Il s’agit en effet d’un grand défi pour la filière porcine. Suisseporcs serait intéressé. Des discussions sont en cours pour revenir à une formation initiale sur 4 ans, dont la dernière année serait une année de spécialisation. Si un tel système devait voir le jour, Suisseporcs souhaiterait que cette formation spécifique soit donnée sur trois sites: un en Suisse centrale, un en Suisse orientale et enfin un chez nous. L’idée de cette construction serait non seulement de regrouper les personnes intéressées pour la formation initiale, mais aussi pour la formation continue, de la même manière que nous regroupons déjà les élèves pour le brevet ou la maîtrise.

> Vous soulignez l’importance de permettre des visites. Votre projet sera-t-il ouvert au public?
L’Institut agricole de l’Etat de Fribourg vise aussi à renforcer le lien entre ville et campagne. Nous voulons en effet faire découvrir au grand public ce qu’est la production porcine. La porcherie sera par exemple dotée de courettes. La santé animale prime et l’image que nous véhiculons revêt une grande importance. C’est en informant le public que nous pourrons augmenter la sympathie de la population pour la production porcine suisse.

> Quand espérez-vous que la future porcherie sera opérationnelle?
Il est difficile d’évoquer un échéancier. Idéalement, si tout se passe bien et en étant le plus optimiste possible, je dirais qu’il est possible que la porcherie soit terminée au plus tôt fin 2023.

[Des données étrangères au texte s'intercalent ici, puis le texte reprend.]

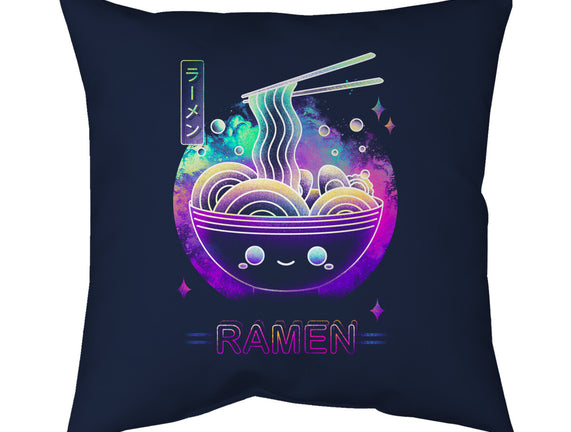 Soul Of The Retro Kawaii Ramen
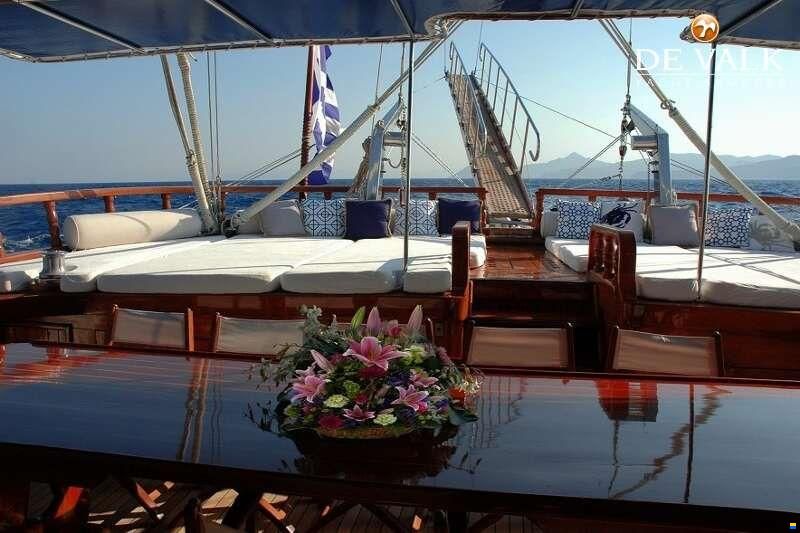 Gullet 38m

> Est-ce vraiment réaliste au regard du nombre d’années qui se sont avérées nécessaires entre la réalisation des premières ébauches et le début des travaux de votre future stabulation pour vaches laitières (chantier en cours)?

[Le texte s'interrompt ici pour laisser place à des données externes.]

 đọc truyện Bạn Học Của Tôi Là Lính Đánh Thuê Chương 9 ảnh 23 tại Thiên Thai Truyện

Ces deux projets ne sont pas comparables. Pour l’exploitation bovine, il n’a pas été possible de réunir sous un même toit des alimentations à base d’ensilage et sans ensilage pour la fabrication de Gruyère AOP et de Vacherin fribourgeois AOP. Pour notre porcherie, nous prévoyons d’affourager les porcs selon les deux systèmes d’alimentation possibles, à savoir en ration sèche ou à base de petit-lait. Ce projet devrait être plus simple à réaliser, car il bénéficie à la fois des soutiens de la politique et de la branche. Même si nous n’avons encore aucune garantie, je suis confiant.